-- START OF GIVEN INFORMATION --

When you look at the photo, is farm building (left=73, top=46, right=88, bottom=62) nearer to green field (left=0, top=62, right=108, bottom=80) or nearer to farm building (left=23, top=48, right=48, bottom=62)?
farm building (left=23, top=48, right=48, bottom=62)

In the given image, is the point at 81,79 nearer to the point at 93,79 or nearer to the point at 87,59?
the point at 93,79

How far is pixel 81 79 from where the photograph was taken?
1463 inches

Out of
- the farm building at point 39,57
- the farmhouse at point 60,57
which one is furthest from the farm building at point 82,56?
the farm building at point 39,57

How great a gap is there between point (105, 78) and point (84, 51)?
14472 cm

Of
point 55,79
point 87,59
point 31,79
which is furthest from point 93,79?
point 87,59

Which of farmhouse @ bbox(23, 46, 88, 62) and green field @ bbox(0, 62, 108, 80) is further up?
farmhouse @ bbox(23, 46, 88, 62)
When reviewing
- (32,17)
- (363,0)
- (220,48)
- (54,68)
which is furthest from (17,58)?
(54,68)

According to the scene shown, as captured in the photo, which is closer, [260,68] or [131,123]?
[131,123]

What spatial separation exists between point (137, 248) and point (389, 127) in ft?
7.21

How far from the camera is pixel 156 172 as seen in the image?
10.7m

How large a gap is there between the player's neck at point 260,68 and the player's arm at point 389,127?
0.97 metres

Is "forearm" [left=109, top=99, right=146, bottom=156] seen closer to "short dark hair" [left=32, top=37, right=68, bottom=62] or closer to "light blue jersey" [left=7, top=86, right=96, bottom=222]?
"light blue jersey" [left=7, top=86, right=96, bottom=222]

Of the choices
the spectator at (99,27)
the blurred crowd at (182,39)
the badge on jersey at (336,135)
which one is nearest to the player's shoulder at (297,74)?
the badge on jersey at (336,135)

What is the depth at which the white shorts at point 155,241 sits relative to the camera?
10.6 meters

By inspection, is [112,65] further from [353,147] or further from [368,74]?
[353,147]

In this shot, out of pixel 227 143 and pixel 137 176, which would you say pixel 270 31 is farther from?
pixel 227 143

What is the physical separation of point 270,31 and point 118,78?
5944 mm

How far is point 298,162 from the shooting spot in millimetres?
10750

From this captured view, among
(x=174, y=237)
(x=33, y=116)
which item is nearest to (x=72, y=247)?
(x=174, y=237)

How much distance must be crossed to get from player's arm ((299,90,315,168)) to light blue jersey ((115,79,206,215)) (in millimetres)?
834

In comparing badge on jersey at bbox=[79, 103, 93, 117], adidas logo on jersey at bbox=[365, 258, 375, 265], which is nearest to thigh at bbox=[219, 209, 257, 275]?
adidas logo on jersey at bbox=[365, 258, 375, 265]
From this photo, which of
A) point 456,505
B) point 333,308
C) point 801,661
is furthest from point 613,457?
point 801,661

-- END OF GIVEN INFORMATION --

Retype the records in full. Keep every line identical to the original.

■ SOLUTION TO THIS EXERCISE ■
When you look at the photo, is farm building (left=73, top=46, right=88, bottom=62) nearer to green field (left=0, top=62, right=108, bottom=80) or nearer to farm building (left=23, top=48, right=48, bottom=62)?
farm building (left=23, top=48, right=48, bottom=62)

In the given image, is the point at 81,79 nearer to the point at 93,79 or nearer to the point at 87,59?
the point at 93,79

How far is pixel 81 79 from where the photograph was taken?
1463 inches

Out of
- the farm building at point 39,57
- the farmhouse at point 60,57
which one is furthest from the farm building at point 82,56?
the farm building at point 39,57

How great a gap is there between point (105, 78) and point (84, 51)?
14472 cm

Of
point 55,79
point 87,59
point 31,79
which is furthest from point 93,79?
point 87,59

Which of farmhouse @ bbox(23, 46, 88, 62) and green field @ bbox(0, 62, 108, 80) is further up?
farmhouse @ bbox(23, 46, 88, 62)
When reviewing
- (32,17)
- (363,0)
- (220,48)
- (54,68)
which is furthest from (17,58)?
(54,68)

According to the scene shown, as captured in the photo, which is closer, [260,68] or [131,123]?
[131,123]

What spatial separation exists between point (137, 248) and point (389, 127) in ft?
7.21

How far from the camera is pixel 156 172 as seen in the image?
10.7m

How large a gap is there between the player's neck at point 260,68 and the player's arm at point 389,127?
0.97 metres

Is "forearm" [left=109, top=99, right=146, bottom=156] seen closer to "short dark hair" [left=32, top=37, right=68, bottom=62] or closer to "light blue jersey" [left=7, top=86, right=96, bottom=222]?
"light blue jersey" [left=7, top=86, right=96, bottom=222]

Of the choices
the spectator at (99,27)
the blurred crowd at (182,39)
the badge on jersey at (336,135)
which one is nearest to the player's shoulder at (297,74)?
the badge on jersey at (336,135)

What is the depth at which the white shorts at point 155,241 sits relative to the camera?
10.6 meters

By inspection, is [112,65] further from [353,147] or further from [368,74]?
[353,147]

In this shot, out of pixel 227 143 and pixel 137 176, which would you say pixel 270 31 is farther from?
pixel 227 143

What is the physical separation of point 270,31 and point 118,78?
5944 mm

How far is point 298,162 from the shooting spot in millimetres?
10750

From this captured view, among
(x=174, y=237)
(x=33, y=116)
which item is nearest to (x=72, y=247)?
(x=174, y=237)

How much distance must be crossed to get from player's arm ((299,90,315,168)) to light blue jersey ((115,79,206,215)) (in millimetres)?
834

In comparing badge on jersey at bbox=[79, 103, 93, 117], adidas logo on jersey at bbox=[365, 258, 375, 265], which is nearest to thigh at bbox=[219, 209, 257, 275]?
adidas logo on jersey at bbox=[365, 258, 375, 265]
From this photo, which of
A) point 456,505
B) point 333,308
C) point 801,661
is furthest from point 613,457?
point 801,661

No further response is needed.